▶ Entries supplied:
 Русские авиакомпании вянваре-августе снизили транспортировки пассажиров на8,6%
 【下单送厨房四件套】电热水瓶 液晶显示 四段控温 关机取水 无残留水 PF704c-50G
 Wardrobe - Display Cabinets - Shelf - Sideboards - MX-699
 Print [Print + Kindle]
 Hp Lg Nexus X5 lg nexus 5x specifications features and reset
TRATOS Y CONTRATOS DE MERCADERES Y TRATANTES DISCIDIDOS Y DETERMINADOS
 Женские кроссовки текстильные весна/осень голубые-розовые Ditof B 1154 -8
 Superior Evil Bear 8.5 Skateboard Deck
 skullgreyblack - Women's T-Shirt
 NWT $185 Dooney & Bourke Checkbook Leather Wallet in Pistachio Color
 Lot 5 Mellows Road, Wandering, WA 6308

==

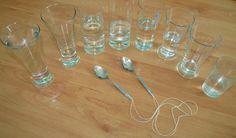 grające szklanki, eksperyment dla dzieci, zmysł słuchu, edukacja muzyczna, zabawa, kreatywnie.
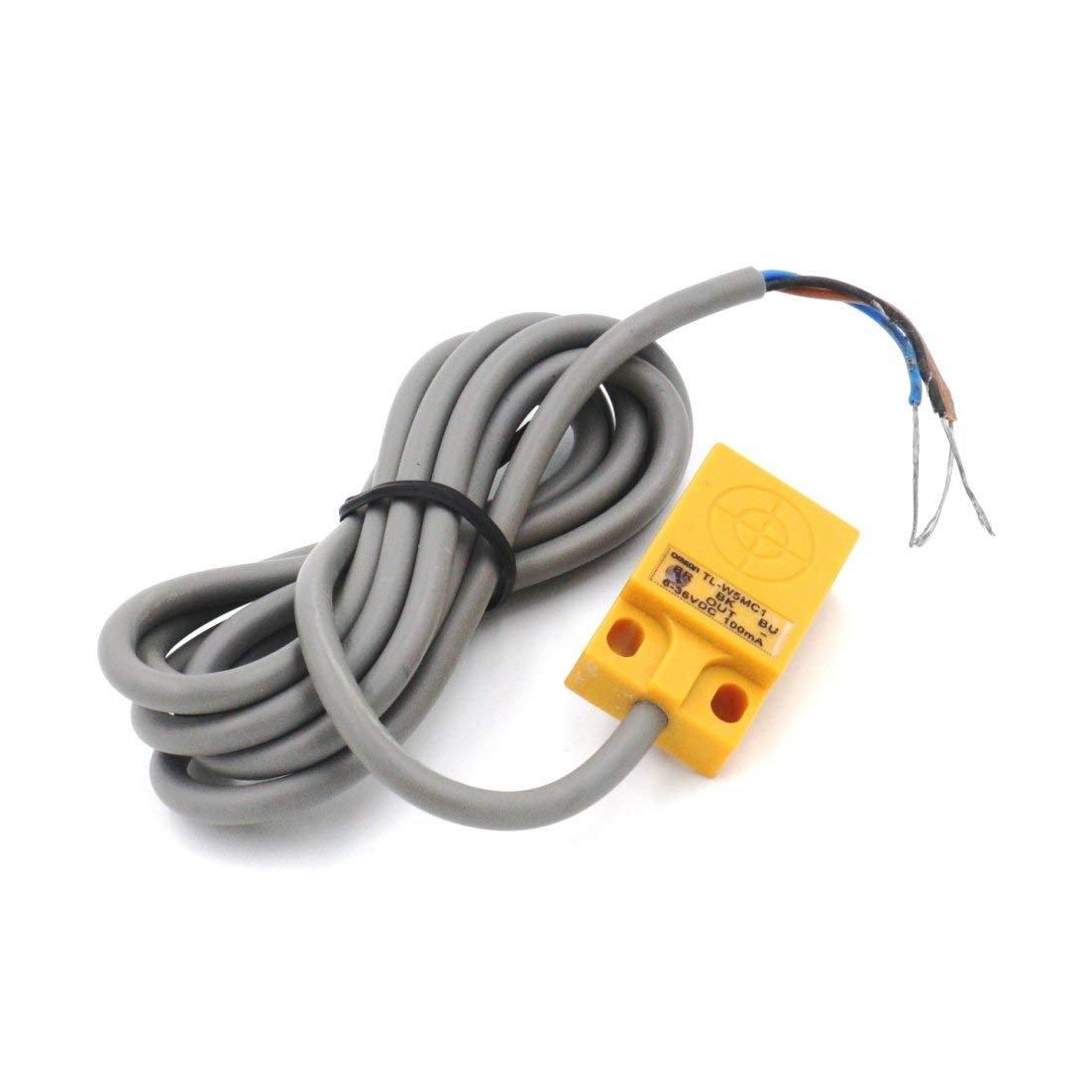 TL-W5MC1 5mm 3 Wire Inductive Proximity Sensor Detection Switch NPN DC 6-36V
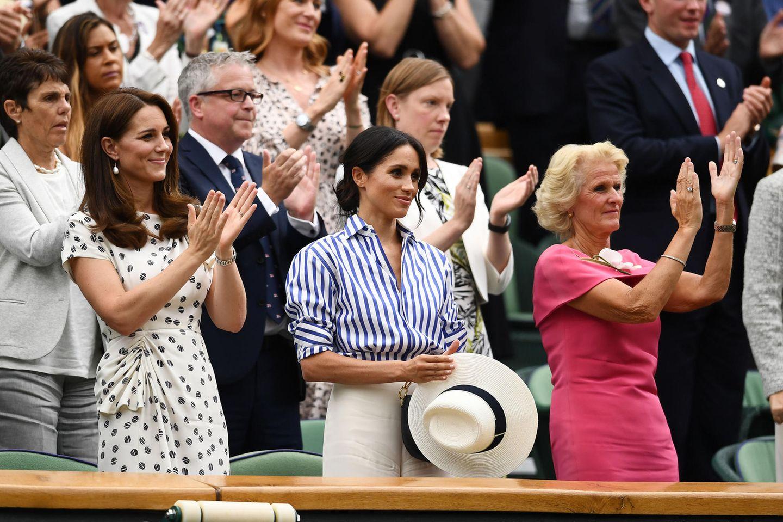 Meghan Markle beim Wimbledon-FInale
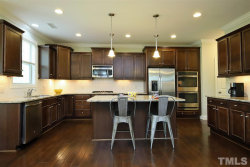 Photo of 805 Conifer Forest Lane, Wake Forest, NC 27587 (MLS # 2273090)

▶ Task item: Everything from the line with "Print [Print + Kindle]" through the line with "skullgreyblack - Women's T-Shirt" should be written out exactly as it appears above, end lines included, and nothing outside that range.

▶ Result of the exercise:
 Print [Print + Kindle]
 Hp Lg Nexus X5 lg nexus 5x specifications features and reset
TRATOS Y CONTRATOS DE MERCADERES Y TRATANTES DISCIDIDOS Y DETERMINADOS
 Женские кроссовки текстильные весна/осень голубые-розовые Ditof B 1154 -8
 Superior Evil Bear 8.5 Skateboard Deck
 skullgreyblack - Women's T-Shirt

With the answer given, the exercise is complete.